Preheat your outdoor oven to 55˚ Fahrenheit or so.
Prepare several mixing bowls that include wetland scenes.
It might be best to include a vernal pool for one.
A brook for another.
And maybe even a stream.
Locate a butterfly that overwinters as a mature adult, such as this Eastern Comma.
To be sure you’ve chosen this species and not its anglewing cousin, the Question Mark, look for the punctuation mark on its outer hind wing. Drizzle it with sunshine.
Toss in the most minute and earliest blooming flower you can find, probably that of a Beaked Hazelnut with its spray of magenta styles.
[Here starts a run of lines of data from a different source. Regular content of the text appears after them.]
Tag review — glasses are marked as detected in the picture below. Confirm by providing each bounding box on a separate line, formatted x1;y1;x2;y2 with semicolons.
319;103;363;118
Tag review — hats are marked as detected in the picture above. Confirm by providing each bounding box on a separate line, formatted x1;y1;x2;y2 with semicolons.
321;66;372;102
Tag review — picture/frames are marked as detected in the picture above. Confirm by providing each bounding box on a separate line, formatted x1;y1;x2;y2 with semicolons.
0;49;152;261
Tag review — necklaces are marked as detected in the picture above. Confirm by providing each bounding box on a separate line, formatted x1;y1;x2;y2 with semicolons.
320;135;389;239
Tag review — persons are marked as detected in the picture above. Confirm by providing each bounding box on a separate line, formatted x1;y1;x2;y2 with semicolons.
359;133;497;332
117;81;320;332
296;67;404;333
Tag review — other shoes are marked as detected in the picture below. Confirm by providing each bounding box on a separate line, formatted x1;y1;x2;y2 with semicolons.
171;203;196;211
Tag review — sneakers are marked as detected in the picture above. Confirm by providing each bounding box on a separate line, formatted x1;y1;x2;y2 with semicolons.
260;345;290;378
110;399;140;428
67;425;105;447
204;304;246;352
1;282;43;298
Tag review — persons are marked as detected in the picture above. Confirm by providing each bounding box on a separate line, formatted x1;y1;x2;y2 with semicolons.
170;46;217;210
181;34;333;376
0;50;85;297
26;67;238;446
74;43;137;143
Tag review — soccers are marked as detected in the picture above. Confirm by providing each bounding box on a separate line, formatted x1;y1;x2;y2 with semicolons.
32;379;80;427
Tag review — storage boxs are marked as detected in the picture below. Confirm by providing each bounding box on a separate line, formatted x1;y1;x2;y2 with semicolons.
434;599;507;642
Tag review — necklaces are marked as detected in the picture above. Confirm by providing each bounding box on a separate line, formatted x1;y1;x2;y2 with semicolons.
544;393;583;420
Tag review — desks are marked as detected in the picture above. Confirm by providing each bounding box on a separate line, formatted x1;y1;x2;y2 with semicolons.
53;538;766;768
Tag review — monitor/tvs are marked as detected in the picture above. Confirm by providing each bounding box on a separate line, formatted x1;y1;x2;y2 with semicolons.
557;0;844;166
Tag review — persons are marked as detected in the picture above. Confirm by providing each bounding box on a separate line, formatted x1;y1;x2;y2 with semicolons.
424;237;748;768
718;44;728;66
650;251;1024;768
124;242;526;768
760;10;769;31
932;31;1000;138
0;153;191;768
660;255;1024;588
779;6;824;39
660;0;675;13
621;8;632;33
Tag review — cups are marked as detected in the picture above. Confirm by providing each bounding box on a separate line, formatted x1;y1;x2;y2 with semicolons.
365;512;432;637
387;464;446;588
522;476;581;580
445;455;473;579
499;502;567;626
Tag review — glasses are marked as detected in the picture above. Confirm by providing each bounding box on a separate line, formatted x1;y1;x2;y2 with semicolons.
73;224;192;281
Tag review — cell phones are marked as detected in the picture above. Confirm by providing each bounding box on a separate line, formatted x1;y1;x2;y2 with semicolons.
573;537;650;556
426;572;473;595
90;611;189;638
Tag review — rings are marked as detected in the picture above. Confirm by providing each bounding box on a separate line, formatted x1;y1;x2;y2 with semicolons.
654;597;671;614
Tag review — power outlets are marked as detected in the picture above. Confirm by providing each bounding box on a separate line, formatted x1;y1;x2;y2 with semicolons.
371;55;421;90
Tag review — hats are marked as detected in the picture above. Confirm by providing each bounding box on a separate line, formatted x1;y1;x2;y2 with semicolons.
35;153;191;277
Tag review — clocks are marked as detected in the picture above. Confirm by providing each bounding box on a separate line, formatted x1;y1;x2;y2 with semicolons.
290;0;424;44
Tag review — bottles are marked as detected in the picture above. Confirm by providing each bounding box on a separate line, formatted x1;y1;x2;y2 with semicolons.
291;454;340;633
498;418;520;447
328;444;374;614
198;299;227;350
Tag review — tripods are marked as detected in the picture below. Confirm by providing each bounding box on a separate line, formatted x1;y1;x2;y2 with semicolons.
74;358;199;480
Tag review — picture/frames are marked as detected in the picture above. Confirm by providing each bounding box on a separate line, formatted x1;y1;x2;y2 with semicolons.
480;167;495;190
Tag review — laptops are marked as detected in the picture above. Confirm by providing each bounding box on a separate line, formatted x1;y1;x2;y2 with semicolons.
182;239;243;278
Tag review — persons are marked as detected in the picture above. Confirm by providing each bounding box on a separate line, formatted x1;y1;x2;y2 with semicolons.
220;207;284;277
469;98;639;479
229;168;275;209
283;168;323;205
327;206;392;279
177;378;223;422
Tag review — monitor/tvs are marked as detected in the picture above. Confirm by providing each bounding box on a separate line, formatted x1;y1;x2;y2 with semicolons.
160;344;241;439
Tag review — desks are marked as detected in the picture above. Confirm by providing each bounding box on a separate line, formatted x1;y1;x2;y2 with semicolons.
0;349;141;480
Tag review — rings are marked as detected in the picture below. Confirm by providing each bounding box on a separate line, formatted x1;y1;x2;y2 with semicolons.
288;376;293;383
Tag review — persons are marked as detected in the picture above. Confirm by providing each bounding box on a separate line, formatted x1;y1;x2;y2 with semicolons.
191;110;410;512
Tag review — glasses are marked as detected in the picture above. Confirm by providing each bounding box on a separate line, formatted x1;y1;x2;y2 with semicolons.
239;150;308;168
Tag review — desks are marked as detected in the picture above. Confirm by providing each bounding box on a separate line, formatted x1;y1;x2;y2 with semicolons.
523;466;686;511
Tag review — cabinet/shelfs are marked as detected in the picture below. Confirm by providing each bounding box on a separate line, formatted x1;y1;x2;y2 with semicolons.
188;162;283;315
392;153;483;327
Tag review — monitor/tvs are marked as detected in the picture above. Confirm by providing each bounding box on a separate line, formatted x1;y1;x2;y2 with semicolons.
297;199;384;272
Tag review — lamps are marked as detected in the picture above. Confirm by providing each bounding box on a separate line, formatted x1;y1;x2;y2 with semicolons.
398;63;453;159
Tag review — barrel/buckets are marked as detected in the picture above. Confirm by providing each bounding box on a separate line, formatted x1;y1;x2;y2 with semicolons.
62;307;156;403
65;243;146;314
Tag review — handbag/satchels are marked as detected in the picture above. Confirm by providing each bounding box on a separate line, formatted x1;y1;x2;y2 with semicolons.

Pour in some water from the Pitcher (plant) and in the process, let the sugars that are currently moving into new leaves as evidenced by the red color from pigments called anthocyanins sweeten the recipe and add some energy.
Taste the mixture and decide if you need to add more sap the Yellow-bellied Sapsucker will gladly supply.
Season the mixture with the conk-la-ree of the male Red-winged Blackbird.
Top with the sky blue reflection of a local river.
Use a Painted Turtle shell to store your concoction.
When you are ready to taste, be like a Garter Snake . . .
and dive in quickly with forked tongue.
Enjoy every bit of the wonderful flavor and embrace the texture and scent for this early spring pie won’t last long.